> _PASSAGE FOR REVIEW_

-=-=-=-=-

Group 5 – Mathematics (SL):
I spent two months in Higher Level Maths, looking around and wondering whether no one else understood it either, or whether I was just a complete idiot. I paid attention in class and copied all the notes, but still ended up spending an entire weekend revising for our first test. When we received it back, I got a reasonably high score (76%), but I decided I was done with spending entire weekends cramming maths – not to mention that the Internal Assessment exploration is significantly harder for HL students than SL students. When it comes to advising future students; if you don’t need it, don’t take it. Engineering, Physics and Maths will always require HL Maths. Some Economics programs also require HL maths, but most other programs are more than happy to accept decent SL grades.
Other information to consider:
- I did not take English as a subject. As I have already finished the English curriculum back home, I didn’t really see the need to re-take the subject. Also, I figured that since I was born in the UK, I could magically convince the admissions people at university to let me in. That turns out to be false – I will be taking the IELTS in March/April, so I can prove to the admissions people that I speak English. Taking English is a good idea – if you have at least a 5 in English A, universities will normally be satisfied.
CAS – Creativity, Action and Service
When it comes to the IB, they want well-rounded students (as demonstrated by their rules for choosing subjects). In addition to taking and passing your subjects, you must also take part in 150 hours of CAS (or QCs, as they’re called at LPC). These activities can range from cooking to volunteering, and are often extracurriculars you will put on university applications later. They must be documented in the form of “reflections”.
Being completely honest, getting enough CAS hours is something you won’t need to worry about at any UWC. There are more than enough activities to choose from, and if you can’t find one that’s suited to your tastes, you can propose a new activity in your first year, that you will then lead in the second year.
TOK – Theory of Knowledge
Theory of Knowledge is a compulsory philosophy course. Your TOK grade together with your EE grade can give you up to three “extra” points in the IB. The TOK grade is taken from a TOK presentation and a TOK essay. At LPC, the Theory of Knowledge course is taken from October in the first year to October in the second year.

-=-=-=-=-

> _SUPPLIED INFORMATION_
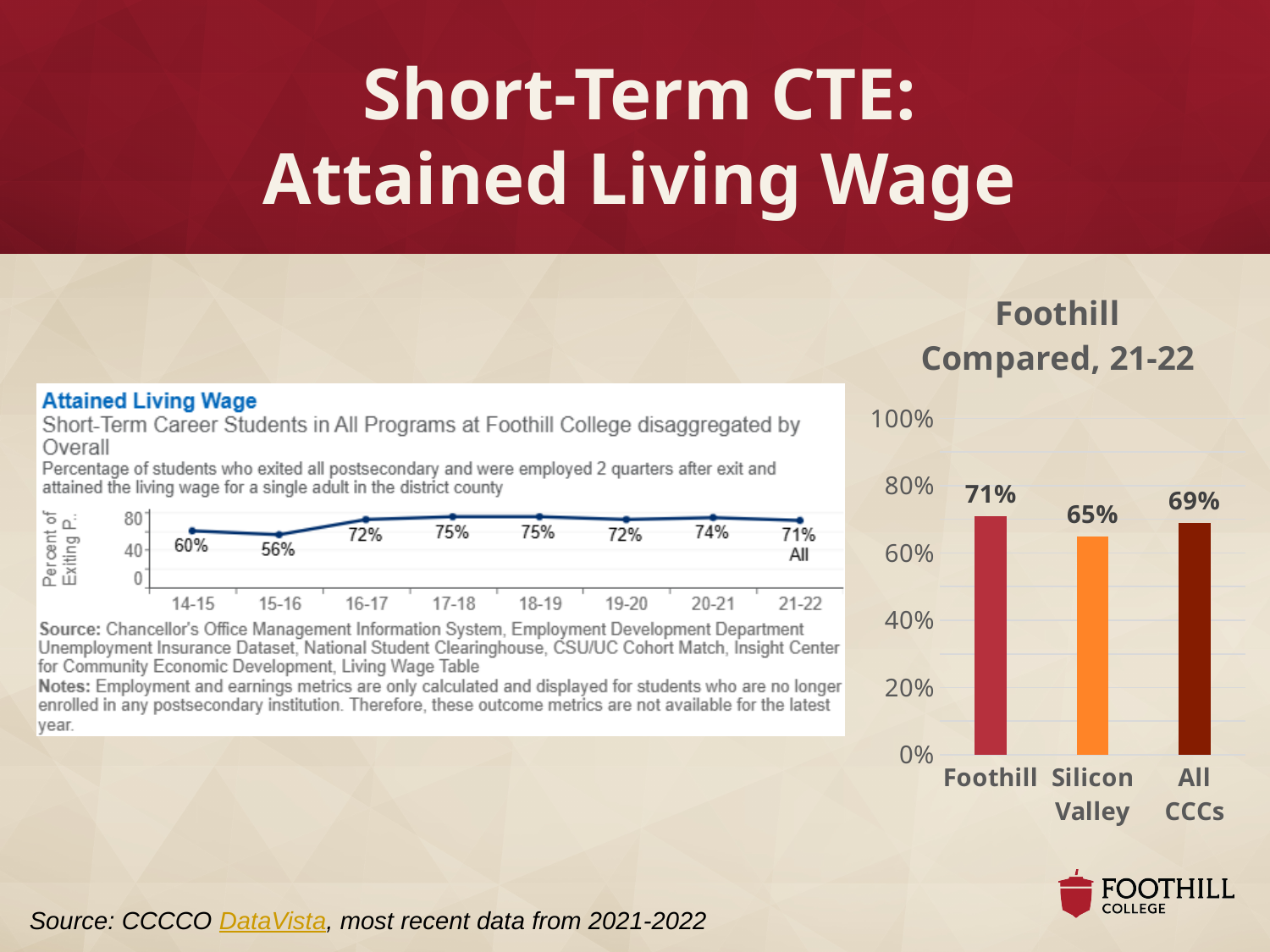
In the 'Foothill Compared, 21-22' bar chart, what is the value for All CCCs? 69% In the 'Attained Living Wage' line chart, what is the value for 15-16? 56% In the 'Foothill Compared, 21-22' bar chart, what is the difference between the Foothill value and the Silicon Valley value? 6% In the 'Attained Living Wage' line chart, how many years are plotted? 8 In the 'Attained Living Wage' line chart, which year has the lowest value? 15-16 In the 'Foothill Compared, 21-22' bar chart, which category has the highest value? Foothill In the 'Attained Living Wage' line chart, what is the value for 21-22? 71% What kind of chart is the 'Foothill Compared, 21-22' chart? Bar chart In the 'Attained Living Wage' line chart, is the value for 20-21 larger or smaller than the value for 19-20? Larger In the 'Foothill Compared, 21-22' bar chart, what is the value for Silicon Valley? 65% In the 'Foothill Compared, 21-22' bar chart, which category has the lowest value? Silicon Valley In the 'Foothill Compared, 21-22' bar chart, how many categories are shown? 3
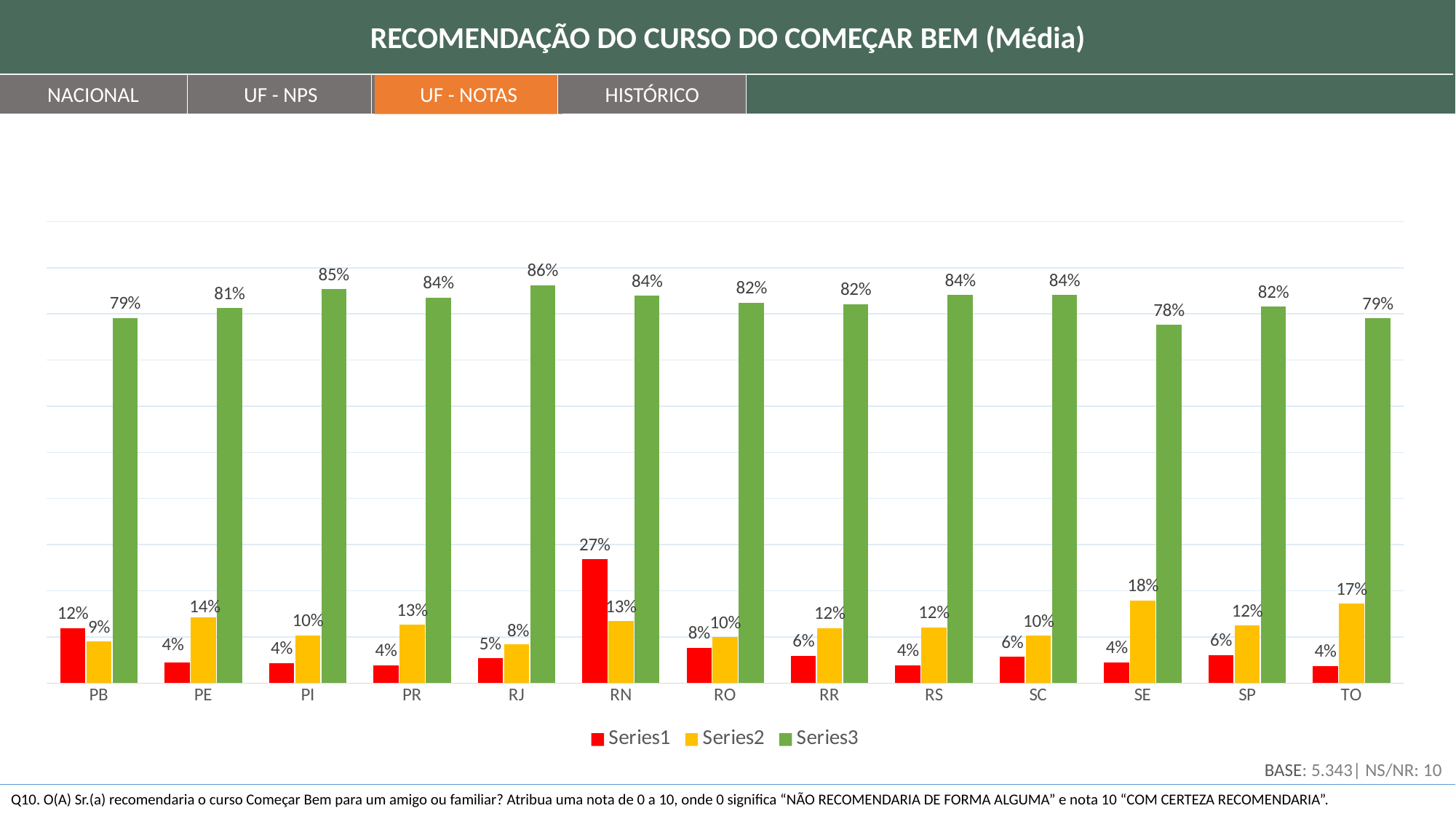
What colour are the Series3 bars? Green Which category has the highest Series1 value? RN How many categories are shown on the x axis? 13 Which category has the highest Series3 value? RJ How many series does the legend list? 3 What kind of chart is shown on the slide? Bar chart What is the Series1 value for RN? 27% What is the Series3 value for RJ? 86% Which is larger, the Series2 value for TO or the Series2 value for PB? TO What is the Series2 value for SE? 18% What is the difference between the Series3 values for RJ and SE? 8% Which category has the lowest Series3 value? SE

-=-=-=-=-

> _JOB ITEM 1_
In the passage on IB subjects, which fields of study does the writer say will always require HL Maths? List each one.
> _JOB ITEM 2_
Print everything in the passage on IB subjects from "Being completely honest, getting" down to "lead in the second year.", word for word.

> _ANSWER SPACE 1_
Engineering
Physics
Maths

> _ANSWER SPACE 2_
Being completely honest, getting enough CAS hours is something you won’t need to worry about at any UWC. There are more than enough activities to choose from, and if you can’t find one that’s suited to your tastes, you can propose a new activity in your first year, that you will then lead in the second year.